It’s the opening scene of The BBC’s The Woman in the Wall and Lorna (Ruth Wilson) is slumped across a rainy countryside road in Ireland, in a billowing white nightdress, surrounded by horses. It’s an odd, surreal image, made even more so when she gets up, shivers and stomps back towards town, rolling her eyes at anyone who dares give her a questioning glance. “What the fuck are you two looking at?” she barks at some neighbours, flipping them off in the process. It’s our first clue that Lorna is funny, but also not to be fucked with. Things get stranger from there, as she returns home, only to find a bloody knife thrust into a portrait of Jesus Christ, and then later, the crumpled-up corpse of a woman. “That’s not good,” she says, before attempting to wrench the weapon from his face. “I’m sorry, Jesus.” It’s clear that she has no idea what happened, or if she’s in any way to blame.
Turns out, Lorna is a frequent sleep-walker, perennially confused and haunted by her time in one of Ireland’s infamous Magdalene laundries. For those unaware, the Magdalene laundries are institutions built to house “fallen women” – sex workers, or any women considered deviant by the Catholic church, including those pregnant out of wedlock – and they were very much a real thing from the 18th to late 20th century. Lorna appears to have flashbacks about being back there, separated from her baby and traumatised as a young girl. Now, she gives the impression of a woman whose life is chaotic and disquieting. She’s never fully rested, never aware of what she’s done the night before. Towards the end of the episode, we watch as she drifts into a slumber, before uncurling, hazy-eyed, as if still asleep.
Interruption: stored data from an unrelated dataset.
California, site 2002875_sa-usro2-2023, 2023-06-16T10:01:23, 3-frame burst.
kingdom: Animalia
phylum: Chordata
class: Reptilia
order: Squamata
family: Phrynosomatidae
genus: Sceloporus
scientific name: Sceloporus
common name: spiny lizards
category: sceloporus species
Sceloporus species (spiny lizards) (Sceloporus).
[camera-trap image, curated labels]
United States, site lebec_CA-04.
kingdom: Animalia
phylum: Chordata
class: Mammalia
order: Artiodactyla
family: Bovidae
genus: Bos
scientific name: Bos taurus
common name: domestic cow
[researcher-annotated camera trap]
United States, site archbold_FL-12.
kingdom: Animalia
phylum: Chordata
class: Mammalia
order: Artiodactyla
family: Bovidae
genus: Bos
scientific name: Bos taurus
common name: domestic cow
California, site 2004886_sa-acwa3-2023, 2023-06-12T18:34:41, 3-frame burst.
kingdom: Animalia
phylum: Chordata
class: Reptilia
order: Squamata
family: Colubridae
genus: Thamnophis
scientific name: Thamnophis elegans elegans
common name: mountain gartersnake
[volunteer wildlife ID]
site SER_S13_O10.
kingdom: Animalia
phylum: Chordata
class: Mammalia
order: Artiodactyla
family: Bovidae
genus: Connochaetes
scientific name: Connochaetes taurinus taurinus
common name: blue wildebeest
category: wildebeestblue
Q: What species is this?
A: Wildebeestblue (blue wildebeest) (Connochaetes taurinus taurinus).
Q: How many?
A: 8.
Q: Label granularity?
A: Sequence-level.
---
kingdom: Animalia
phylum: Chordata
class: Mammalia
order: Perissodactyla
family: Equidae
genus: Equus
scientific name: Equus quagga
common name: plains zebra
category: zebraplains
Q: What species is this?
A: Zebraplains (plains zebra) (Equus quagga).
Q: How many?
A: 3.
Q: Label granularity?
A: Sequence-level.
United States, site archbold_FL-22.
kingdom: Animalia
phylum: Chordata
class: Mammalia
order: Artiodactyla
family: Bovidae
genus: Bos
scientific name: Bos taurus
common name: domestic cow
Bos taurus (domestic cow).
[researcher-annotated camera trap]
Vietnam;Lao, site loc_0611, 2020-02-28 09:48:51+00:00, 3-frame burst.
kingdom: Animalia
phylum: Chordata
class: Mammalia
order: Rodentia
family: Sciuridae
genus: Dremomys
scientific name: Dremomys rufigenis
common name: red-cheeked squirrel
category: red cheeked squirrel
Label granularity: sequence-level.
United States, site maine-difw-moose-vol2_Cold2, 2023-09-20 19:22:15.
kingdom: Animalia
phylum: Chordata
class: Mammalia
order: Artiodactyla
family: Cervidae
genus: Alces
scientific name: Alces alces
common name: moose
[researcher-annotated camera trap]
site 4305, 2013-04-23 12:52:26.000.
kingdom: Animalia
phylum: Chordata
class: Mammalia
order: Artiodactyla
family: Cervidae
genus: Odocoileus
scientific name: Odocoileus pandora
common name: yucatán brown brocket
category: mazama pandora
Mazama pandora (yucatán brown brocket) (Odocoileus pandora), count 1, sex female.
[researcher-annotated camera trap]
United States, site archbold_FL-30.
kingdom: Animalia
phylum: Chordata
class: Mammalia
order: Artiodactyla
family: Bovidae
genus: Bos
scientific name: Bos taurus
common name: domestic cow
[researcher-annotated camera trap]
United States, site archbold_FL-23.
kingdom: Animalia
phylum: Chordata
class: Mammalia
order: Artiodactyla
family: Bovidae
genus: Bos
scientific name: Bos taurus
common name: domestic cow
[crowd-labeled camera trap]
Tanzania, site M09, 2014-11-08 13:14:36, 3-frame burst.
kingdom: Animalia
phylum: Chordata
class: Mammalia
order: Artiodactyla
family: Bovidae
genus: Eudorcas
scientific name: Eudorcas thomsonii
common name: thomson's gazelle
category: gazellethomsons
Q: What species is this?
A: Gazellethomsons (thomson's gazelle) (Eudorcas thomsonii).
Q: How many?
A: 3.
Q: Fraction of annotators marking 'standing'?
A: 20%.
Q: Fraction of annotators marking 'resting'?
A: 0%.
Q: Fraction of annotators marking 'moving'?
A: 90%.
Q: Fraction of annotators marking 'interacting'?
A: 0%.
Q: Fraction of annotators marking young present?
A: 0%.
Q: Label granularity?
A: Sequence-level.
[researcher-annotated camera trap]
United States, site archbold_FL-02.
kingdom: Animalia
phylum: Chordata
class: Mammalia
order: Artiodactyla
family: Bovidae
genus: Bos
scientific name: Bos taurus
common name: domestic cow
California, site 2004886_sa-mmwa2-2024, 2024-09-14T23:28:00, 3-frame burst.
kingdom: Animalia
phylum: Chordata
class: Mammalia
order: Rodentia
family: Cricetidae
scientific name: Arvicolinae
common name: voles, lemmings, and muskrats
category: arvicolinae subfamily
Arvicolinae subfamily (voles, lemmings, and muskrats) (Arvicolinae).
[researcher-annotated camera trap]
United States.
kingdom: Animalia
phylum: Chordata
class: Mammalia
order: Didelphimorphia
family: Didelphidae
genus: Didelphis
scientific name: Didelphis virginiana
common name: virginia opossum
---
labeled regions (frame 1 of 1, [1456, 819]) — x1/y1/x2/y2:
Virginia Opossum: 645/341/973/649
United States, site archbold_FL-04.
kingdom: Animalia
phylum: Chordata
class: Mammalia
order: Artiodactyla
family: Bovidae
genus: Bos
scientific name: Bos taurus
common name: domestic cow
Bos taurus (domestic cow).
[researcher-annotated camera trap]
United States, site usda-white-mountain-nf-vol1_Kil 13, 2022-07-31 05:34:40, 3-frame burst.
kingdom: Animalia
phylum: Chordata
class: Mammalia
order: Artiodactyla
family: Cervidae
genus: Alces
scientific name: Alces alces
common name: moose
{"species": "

Minutes later she’s brandishing an axe and barging through the neon-lit nighttime streets, like someone on a mission (although we’re not yet sure what mission that is).
This isn’t the first time Ruth Wilson has played an unhinged, complex character – usually with lashings of dark humour and warmth. She’s an expert in them. In Luther, she’s deliciously evil as TV’s favourite psychopath Alice Morgan. Meanwhile, in His Dark Materials she plays the beautifully icy and villainous leader of child abductors, Mrs Coulter. Indeed, these are the roles she appears consistently drawn to. “Each scene you can keep switching and confusing the audience, confusing your fellow actors,” she said of playing Mrs Coulter. “She’s a master manipulator, she knows what she’s doing. She’s incredibly intelligent and driven and she wants what she wants.”
That said, Lorna doesn’t seem evil – she’s likeable, albeit troubled. She isn’t running around abducting children, and she doesn’t have the cold, heartless look of a sociopath. But she’s certainly headstrong, and there is a bloody corpse in her house, and she does run around with an axe and a manic, almost gleeful expression. But, as with all Wilson characters, there’s a glint in her eye, a hint of mischief that has you rallying behind her, regardless of what she may or may not have done, or what she may intend to do in the future.
The BBC has given us plenty of crime dramas in recent years – Annika, Blue Lights, Happy Valley. But already, The Woman in the Wall feels different. It’s twisted and gothic, surreal and horrifying, occasionally humorous and strange, like a classic horror updated and contorted for the present day. The modern setting also works as a bleak reminder that, while the Magdalene laundries might feel like something from the distant past, they belong to living memory. The last Magdalene laundry closed on 25 September 1996 in Waterford, Ireland – a fact that The Woman in the Wall brings into sharp relief.